You need to write individual Tcl Program objects for each method of a Business Type.

However, these individual Tcl Program objects should just be wrappers that call the appropriate JPO method. Likewise, Tcl Program wrappers should be used on the command bar to call JPO methods.

These Tcl wrappers can use macros that are then passed to the JPO method as arguments. This is necessary since JPOs are compiled and therefore lose any use of macro substitution. The Tcl wrapper gets the appropriate macro values at runtime and passes them along as arguments to the JPO method.

Scalability and Performance

The issue of scalability comes down to the specific schema and functionality of the implementation. An implementation may be able to support 4,000 concurrent users on a certain hardware/software configuration, but on that same configuration they might not be able to support another custom application with 500 concurrent users.

Use of Web Navigator mean that the schema, the triggers, etc. are all custom and scale at a different rate than any other ENOVIA Live Collaboration implementation.

The approach to take is to find out what in the specific application uses a lot of resource and re-architect it to be either more efficient, or offload it to a background process on another server. If 500 users are utilizing 100% of the CPU, then either more CPU is needed or the application needs to be more scalable. Inefficient use of APIs, complex triggers that need to be executed frequently, and inefficient data modeling are common sources of scalability issues. Database tuning including adding additional indices, is an effective technique to improve performance and scalability simultaneously.
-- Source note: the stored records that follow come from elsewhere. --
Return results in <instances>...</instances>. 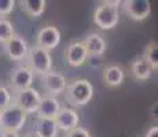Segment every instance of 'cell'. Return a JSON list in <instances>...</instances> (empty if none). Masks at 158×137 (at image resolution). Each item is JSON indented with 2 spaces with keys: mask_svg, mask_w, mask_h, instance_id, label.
Here are the masks:
<instances>
[{
  "mask_svg": "<svg viewBox=\"0 0 158 137\" xmlns=\"http://www.w3.org/2000/svg\"><path fill=\"white\" fill-rule=\"evenodd\" d=\"M95 89L92 82L87 78H76L68 82V87L65 91V99L73 107H84L92 100Z\"/></svg>",
  "mask_w": 158,
  "mask_h": 137,
  "instance_id": "cell-1",
  "label": "cell"
},
{
  "mask_svg": "<svg viewBox=\"0 0 158 137\" xmlns=\"http://www.w3.org/2000/svg\"><path fill=\"white\" fill-rule=\"evenodd\" d=\"M121 2H102L94 11V23L102 30H111L120 22Z\"/></svg>",
  "mask_w": 158,
  "mask_h": 137,
  "instance_id": "cell-2",
  "label": "cell"
},
{
  "mask_svg": "<svg viewBox=\"0 0 158 137\" xmlns=\"http://www.w3.org/2000/svg\"><path fill=\"white\" fill-rule=\"evenodd\" d=\"M26 122H28V114L14 103L0 111V132L21 133Z\"/></svg>",
  "mask_w": 158,
  "mask_h": 137,
  "instance_id": "cell-3",
  "label": "cell"
},
{
  "mask_svg": "<svg viewBox=\"0 0 158 137\" xmlns=\"http://www.w3.org/2000/svg\"><path fill=\"white\" fill-rule=\"evenodd\" d=\"M52 55L50 51H45L37 45L29 47V52L26 56V66L32 70L33 74L44 75L45 73L52 70Z\"/></svg>",
  "mask_w": 158,
  "mask_h": 137,
  "instance_id": "cell-4",
  "label": "cell"
},
{
  "mask_svg": "<svg viewBox=\"0 0 158 137\" xmlns=\"http://www.w3.org/2000/svg\"><path fill=\"white\" fill-rule=\"evenodd\" d=\"M41 93L39 92L36 88L30 87L28 89L19 91V92H14L13 93V103L17 104L21 110L26 112L28 115H36V111L39 108L41 100Z\"/></svg>",
  "mask_w": 158,
  "mask_h": 137,
  "instance_id": "cell-5",
  "label": "cell"
},
{
  "mask_svg": "<svg viewBox=\"0 0 158 137\" xmlns=\"http://www.w3.org/2000/svg\"><path fill=\"white\" fill-rule=\"evenodd\" d=\"M41 84L45 91V95L59 97L65 93L66 87H68V80L62 73L51 70V71L45 73L44 75H41Z\"/></svg>",
  "mask_w": 158,
  "mask_h": 137,
  "instance_id": "cell-6",
  "label": "cell"
},
{
  "mask_svg": "<svg viewBox=\"0 0 158 137\" xmlns=\"http://www.w3.org/2000/svg\"><path fill=\"white\" fill-rule=\"evenodd\" d=\"M60 40H62V33L59 27H56L55 25H45L37 32L35 45L51 52L60 44Z\"/></svg>",
  "mask_w": 158,
  "mask_h": 137,
  "instance_id": "cell-7",
  "label": "cell"
},
{
  "mask_svg": "<svg viewBox=\"0 0 158 137\" xmlns=\"http://www.w3.org/2000/svg\"><path fill=\"white\" fill-rule=\"evenodd\" d=\"M121 6L124 13L136 22L147 19L151 14V3L148 0H125L121 2Z\"/></svg>",
  "mask_w": 158,
  "mask_h": 137,
  "instance_id": "cell-8",
  "label": "cell"
},
{
  "mask_svg": "<svg viewBox=\"0 0 158 137\" xmlns=\"http://www.w3.org/2000/svg\"><path fill=\"white\" fill-rule=\"evenodd\" d=\"M33 81H35V74L26 65L14 67L10 74V85L14 92H19L33 87Z\"/></svg>",
  "mask_w": 158,
  "mask_h": 137,
  "instance_id": "cell-9",
  "label": "cell"
},
{
  "mask_svg": "<svg viewBox=\"0 0 158 137\" xmlns=\"http://www.w3.org/2000/svg\"><path fill=\"white\" fill-rule=\"evenodd\" d=\"M3 48H4V52L7 54V56L14 62L26 60V56H28L29 52L28 41H26L25 37H22L19 34H15L13 38H10L7 42H4Z\"/></svg>",
  "mask_w": 158,
  "mask_h": 137,
  "instance_id": "cell-10",
  "label": "cell"
},
{
  "mask_svg": "<svg viewBox=\"0 0 158 137\" xmlns=\"http://www.w3.org/2000/svg\"><path fill=\"white\" fill-rule=\"evenodd\" d=\"M55 123L58 126L59 133H69L70 130L76 129L77 126H80V114L77 112V110L65 106L59 110L58 115L55 117Z\"/></svg>",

Code and design review specifically with an eye toward scalability is the recommended approach.

Specifying the Classpath

Whenever working with the Java language, establishing the proper CLASSPATH is important for both compiling and running the program. At runtime, the application server needs to know about all necessary .jar files in its implementation of a classpath.

The installation programs for the ENOVIA Live Collaboration Server configure a variable called MX_CLASSPATH that is added to the environment's CLASSPATH to compute it at runtime. For compiling, add MX_CLASSPATH to your environment, ensuring that it includes references to all necessary .jar file. Refer to MX_CLASSPATH in the Studio Modeling Installation Guide for details.

The first step in debugging any Java program is to check that the CLASSPATH used by the server includes all necessary .jar files.